START RECORD EXCERPTS

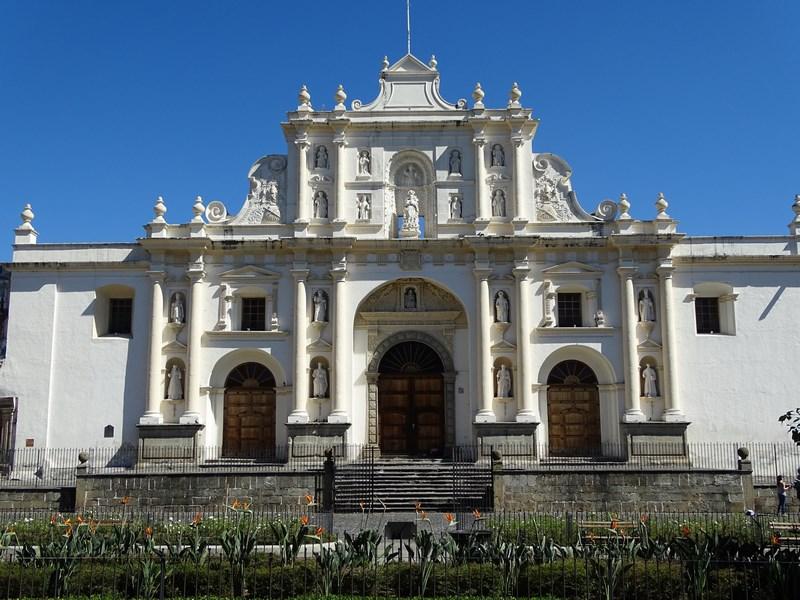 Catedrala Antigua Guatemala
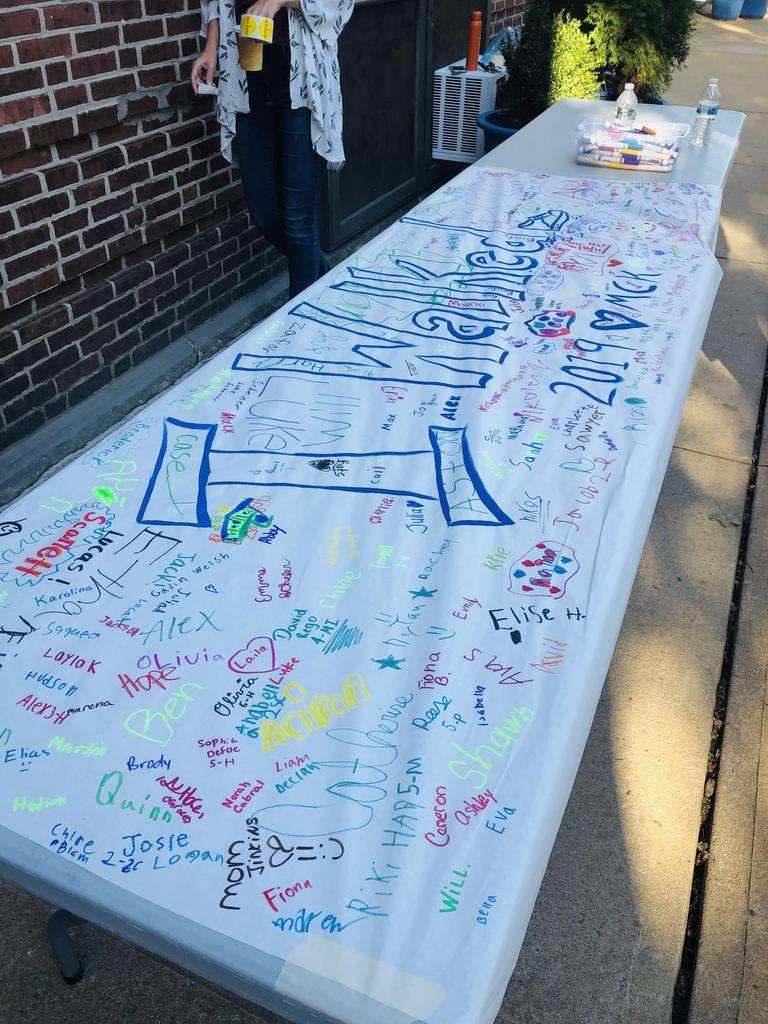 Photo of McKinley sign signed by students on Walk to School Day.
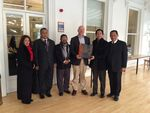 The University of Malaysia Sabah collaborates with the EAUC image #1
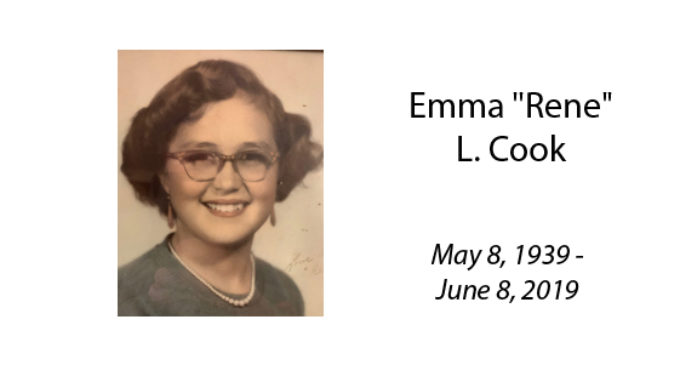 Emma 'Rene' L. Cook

END RECORD EXCERPTS
START RECORD EXCERPTS

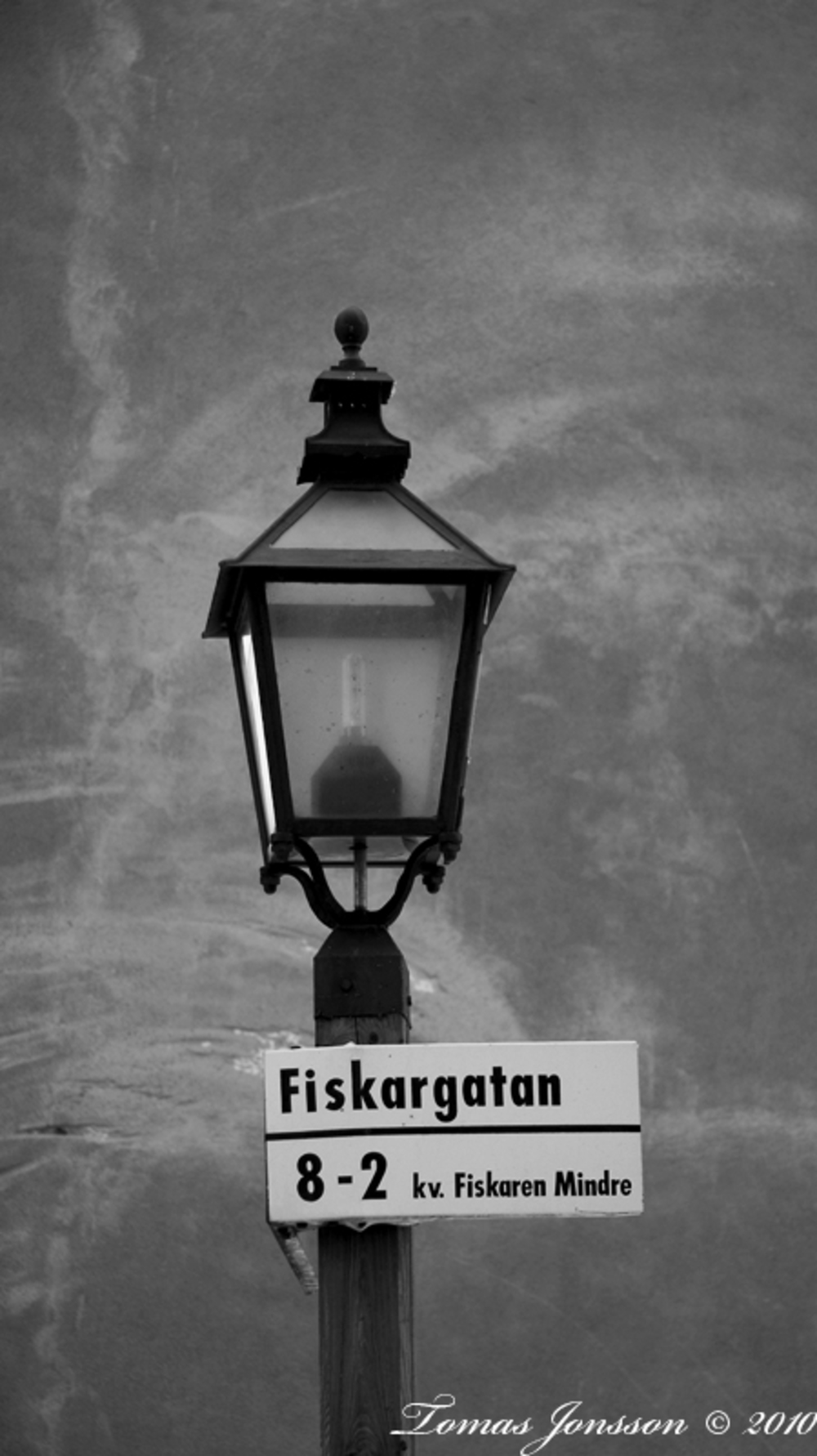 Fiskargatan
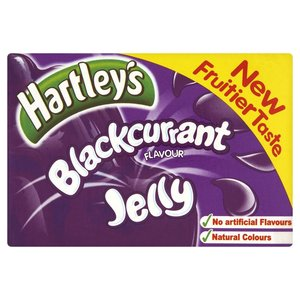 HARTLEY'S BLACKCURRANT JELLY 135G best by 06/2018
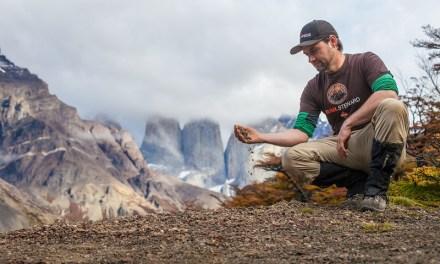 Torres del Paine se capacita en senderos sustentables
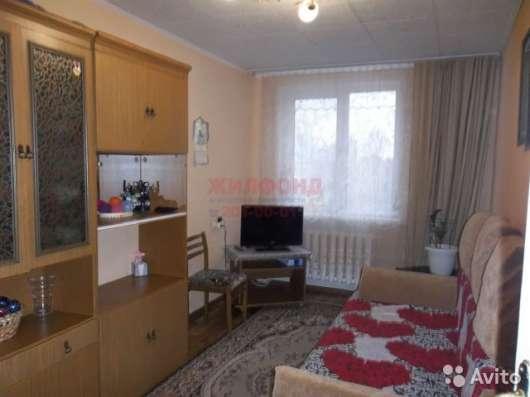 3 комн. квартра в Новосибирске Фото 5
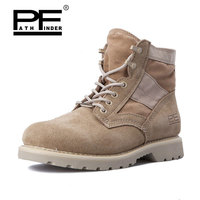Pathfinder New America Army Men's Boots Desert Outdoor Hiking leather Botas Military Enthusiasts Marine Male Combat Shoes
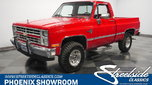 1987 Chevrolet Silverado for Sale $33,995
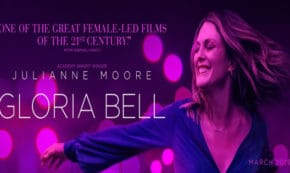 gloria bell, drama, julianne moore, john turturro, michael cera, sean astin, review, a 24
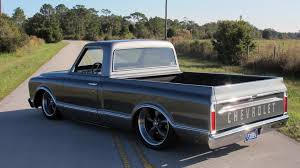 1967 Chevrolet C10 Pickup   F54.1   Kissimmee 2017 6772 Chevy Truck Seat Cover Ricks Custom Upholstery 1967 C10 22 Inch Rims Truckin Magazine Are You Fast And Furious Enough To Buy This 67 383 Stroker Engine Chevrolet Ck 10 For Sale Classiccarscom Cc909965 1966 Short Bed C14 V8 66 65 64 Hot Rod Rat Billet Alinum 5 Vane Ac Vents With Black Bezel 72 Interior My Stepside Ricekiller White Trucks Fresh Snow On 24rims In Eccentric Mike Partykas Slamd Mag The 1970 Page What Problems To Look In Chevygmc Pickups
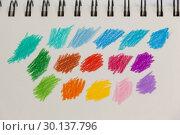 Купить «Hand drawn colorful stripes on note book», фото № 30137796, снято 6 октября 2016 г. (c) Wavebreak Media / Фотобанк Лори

END RECORD EXCERPTS

Within the listing above, copy exactly the lines that start at the one with "Catedrala Antigua Guatemala" and continue through the one with "Emma 'Rene' L. Cook". Omit pictures.

 Catedrala Antigua Guatemala
 Photo of McKinley sign signed by students on Walk to School Day.
 The University of Malaysia Sabah collaborates with the EAUC image #1
 Emma 'Rene' L. Cook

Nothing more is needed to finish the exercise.